|
Description
The goal of a machine code decompiler is to analyze executable files (like .EXE or .DLL files in Windows or ELF files in Unix-like environments) and attempt to create a high level representation of the machine code in the executable file: the decompiler tries to reconstruct the source code from which the executable was compiled in the first place.
Since compilation is a non-reversible process (information such as comments and variable data types is irretrievably lost), decompilation can never completely recover the source code of a machine code executable. However, with some oracular (read "human") assistance, it can go a long way towards this goal. An oracle can provide function parameter types, the locations of otherwise unreachable code, and user-specified comments.
The decompiler is designed to be processor- and platform-agnostic. The intent is that you should be able to use it to decompile executables for any processor architecture and not be tied to a particular instruction set. Although currently only a x86 front end is implemented, there is nothing preventing you from implementing a 68K, Sparc, or VAX front end if you need one.
The decompiler can be run as a command-line tool, in which case it can be fed either with a simple executable file, or a decompiler project file, which not only specifies the executable file to decompile but also any oracular information that assists its work. The decompiler also has a graphical front end, which lets an operator specify oracular information while examining the decompiled executable.

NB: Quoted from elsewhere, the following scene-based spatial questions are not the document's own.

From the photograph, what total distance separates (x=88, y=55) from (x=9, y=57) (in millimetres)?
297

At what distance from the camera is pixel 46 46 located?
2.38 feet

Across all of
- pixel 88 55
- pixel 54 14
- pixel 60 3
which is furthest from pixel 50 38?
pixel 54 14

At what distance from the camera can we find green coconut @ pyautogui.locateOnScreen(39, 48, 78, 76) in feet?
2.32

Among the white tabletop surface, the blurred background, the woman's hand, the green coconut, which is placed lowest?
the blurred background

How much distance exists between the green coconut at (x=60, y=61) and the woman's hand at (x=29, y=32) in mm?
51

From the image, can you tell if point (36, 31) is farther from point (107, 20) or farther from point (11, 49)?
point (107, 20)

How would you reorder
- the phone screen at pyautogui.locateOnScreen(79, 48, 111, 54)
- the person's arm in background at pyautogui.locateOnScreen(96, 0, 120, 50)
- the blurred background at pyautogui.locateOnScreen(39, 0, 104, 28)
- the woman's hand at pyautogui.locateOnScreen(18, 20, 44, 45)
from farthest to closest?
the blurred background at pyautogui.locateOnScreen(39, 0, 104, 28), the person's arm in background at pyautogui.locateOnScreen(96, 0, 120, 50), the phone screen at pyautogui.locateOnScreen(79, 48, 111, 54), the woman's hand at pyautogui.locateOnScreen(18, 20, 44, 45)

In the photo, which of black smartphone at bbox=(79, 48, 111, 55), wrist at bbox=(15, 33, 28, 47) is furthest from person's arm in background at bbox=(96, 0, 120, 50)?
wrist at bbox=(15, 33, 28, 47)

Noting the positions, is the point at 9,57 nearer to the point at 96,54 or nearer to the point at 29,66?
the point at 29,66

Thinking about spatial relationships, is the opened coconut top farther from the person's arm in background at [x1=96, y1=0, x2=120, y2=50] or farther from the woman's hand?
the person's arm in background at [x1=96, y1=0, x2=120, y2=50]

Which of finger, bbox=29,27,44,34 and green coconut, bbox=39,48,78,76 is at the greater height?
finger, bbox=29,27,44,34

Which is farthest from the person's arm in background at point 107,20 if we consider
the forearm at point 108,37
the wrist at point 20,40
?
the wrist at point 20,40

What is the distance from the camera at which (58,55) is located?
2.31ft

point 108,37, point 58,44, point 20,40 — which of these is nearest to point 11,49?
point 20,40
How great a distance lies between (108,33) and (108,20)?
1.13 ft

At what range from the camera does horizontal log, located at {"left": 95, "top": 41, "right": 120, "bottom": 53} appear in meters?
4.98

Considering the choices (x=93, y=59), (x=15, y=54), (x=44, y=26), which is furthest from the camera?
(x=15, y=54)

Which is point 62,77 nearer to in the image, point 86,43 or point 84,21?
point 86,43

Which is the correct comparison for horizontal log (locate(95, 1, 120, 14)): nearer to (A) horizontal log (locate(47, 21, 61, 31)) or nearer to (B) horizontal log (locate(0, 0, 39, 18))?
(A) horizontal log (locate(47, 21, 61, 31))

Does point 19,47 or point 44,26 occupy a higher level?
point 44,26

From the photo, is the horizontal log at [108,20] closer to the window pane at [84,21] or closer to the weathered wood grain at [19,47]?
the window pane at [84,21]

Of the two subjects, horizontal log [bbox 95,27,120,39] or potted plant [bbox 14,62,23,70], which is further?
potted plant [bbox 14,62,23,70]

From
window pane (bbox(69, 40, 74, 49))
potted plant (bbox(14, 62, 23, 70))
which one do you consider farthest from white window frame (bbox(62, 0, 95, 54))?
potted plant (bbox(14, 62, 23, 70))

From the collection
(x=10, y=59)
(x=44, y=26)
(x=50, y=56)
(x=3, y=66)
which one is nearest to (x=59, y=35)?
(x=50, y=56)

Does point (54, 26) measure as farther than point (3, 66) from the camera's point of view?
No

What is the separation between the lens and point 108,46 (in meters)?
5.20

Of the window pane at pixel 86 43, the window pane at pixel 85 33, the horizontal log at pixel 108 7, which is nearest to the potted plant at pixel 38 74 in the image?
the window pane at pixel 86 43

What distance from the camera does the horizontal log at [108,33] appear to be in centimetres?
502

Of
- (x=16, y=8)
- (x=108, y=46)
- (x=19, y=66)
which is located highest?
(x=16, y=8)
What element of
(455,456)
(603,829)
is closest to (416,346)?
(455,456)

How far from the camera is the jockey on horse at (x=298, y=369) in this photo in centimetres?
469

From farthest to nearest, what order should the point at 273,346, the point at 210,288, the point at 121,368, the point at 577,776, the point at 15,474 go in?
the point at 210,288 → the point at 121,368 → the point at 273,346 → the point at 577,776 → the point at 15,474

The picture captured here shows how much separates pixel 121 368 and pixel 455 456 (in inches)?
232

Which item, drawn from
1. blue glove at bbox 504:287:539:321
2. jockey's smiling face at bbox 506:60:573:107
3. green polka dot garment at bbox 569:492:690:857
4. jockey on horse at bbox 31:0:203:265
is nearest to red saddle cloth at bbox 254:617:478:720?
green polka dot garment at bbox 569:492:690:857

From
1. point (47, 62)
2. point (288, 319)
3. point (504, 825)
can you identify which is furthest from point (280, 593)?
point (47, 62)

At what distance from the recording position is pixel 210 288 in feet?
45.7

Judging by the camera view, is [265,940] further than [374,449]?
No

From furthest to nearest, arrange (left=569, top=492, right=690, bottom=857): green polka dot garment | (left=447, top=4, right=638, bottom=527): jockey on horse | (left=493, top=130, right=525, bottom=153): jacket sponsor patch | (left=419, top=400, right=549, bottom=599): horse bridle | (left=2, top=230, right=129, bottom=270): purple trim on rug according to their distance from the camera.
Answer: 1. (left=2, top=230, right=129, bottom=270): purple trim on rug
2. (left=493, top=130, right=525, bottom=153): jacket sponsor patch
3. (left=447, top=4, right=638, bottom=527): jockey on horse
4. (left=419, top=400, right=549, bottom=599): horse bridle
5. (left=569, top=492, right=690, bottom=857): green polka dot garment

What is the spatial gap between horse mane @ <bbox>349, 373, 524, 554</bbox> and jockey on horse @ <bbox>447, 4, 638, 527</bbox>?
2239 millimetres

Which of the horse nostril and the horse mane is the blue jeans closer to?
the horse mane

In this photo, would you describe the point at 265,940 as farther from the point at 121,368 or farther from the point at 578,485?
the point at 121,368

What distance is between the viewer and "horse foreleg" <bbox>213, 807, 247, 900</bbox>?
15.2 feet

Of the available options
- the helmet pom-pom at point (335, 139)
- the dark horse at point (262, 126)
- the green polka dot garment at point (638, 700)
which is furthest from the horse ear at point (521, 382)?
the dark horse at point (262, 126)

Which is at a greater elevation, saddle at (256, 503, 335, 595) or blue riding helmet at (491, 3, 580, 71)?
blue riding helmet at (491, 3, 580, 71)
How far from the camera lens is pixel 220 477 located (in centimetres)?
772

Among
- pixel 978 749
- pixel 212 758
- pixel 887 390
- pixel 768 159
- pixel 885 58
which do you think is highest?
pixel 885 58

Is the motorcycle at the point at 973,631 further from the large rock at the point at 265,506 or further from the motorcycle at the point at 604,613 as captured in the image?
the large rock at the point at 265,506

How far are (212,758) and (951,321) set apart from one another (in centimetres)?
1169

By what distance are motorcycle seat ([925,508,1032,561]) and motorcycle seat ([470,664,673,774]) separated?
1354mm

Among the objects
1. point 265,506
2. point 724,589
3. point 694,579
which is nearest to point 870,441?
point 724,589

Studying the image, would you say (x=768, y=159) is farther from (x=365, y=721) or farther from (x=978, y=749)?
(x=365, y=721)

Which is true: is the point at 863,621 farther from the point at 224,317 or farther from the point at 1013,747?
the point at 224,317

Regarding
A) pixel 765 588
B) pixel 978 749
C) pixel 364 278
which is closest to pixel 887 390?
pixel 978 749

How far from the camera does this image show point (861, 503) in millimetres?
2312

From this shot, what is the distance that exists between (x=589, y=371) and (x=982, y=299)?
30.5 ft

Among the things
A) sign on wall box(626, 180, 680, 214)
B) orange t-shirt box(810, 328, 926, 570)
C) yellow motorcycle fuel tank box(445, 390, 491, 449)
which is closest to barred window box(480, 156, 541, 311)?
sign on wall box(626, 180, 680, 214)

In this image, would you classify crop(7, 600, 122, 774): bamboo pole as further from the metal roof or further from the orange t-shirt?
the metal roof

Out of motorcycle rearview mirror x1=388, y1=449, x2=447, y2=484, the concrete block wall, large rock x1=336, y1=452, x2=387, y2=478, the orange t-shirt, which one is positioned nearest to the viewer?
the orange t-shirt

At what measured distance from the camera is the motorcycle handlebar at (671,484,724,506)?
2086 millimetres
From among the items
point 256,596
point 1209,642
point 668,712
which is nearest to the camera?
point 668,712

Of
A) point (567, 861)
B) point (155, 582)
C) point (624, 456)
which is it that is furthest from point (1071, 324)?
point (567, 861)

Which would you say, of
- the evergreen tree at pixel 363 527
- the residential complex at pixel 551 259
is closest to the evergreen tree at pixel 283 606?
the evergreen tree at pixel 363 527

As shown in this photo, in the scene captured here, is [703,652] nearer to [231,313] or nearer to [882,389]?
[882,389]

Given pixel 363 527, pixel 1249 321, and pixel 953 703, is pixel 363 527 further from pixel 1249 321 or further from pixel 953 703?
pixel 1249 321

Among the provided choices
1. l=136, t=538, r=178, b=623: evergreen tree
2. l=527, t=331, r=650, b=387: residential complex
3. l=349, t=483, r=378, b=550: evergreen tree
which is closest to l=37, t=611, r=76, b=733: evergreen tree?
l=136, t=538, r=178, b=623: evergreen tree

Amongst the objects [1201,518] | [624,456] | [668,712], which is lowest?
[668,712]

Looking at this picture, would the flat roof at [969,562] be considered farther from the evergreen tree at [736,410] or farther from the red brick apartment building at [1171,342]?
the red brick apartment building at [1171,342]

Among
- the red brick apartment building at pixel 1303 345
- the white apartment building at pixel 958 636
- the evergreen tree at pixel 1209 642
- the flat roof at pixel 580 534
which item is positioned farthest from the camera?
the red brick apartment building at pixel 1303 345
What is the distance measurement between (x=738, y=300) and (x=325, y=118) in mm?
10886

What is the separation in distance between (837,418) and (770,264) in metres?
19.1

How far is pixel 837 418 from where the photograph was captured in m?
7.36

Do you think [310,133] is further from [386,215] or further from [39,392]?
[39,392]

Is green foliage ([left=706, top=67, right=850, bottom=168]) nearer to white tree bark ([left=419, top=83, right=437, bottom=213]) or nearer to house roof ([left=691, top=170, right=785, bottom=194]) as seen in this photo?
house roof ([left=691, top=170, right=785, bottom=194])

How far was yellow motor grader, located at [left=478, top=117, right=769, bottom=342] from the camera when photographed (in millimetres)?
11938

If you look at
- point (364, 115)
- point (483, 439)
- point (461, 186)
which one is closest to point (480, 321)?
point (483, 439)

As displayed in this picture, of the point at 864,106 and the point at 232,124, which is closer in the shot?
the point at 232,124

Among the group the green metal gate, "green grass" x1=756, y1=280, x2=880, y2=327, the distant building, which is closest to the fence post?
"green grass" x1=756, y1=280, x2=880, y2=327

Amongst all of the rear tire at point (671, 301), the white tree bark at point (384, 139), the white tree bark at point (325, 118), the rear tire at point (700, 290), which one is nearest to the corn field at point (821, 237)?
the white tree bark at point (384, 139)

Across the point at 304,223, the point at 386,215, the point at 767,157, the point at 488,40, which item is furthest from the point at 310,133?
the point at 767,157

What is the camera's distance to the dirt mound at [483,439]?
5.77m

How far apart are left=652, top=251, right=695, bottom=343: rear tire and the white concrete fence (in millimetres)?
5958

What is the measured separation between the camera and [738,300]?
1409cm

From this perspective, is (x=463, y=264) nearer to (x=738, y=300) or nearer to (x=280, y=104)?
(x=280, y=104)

The outputs of the decompiler are a C source code file containing all the disassembled code and a header file in which type-reconstructed data types can be found.
Status
The decompiler project is in a pre-alpha stage. As it stands, it is able to load MS-DOS and PE binary files, disassemble their contents, rewrite the disassembled instructions into intermediate code, and perform the analysis phase mentioned above. Currently work is focussed on type analysis, while code structuring is on the back-burner as it's considerably less complex than type recovery.
|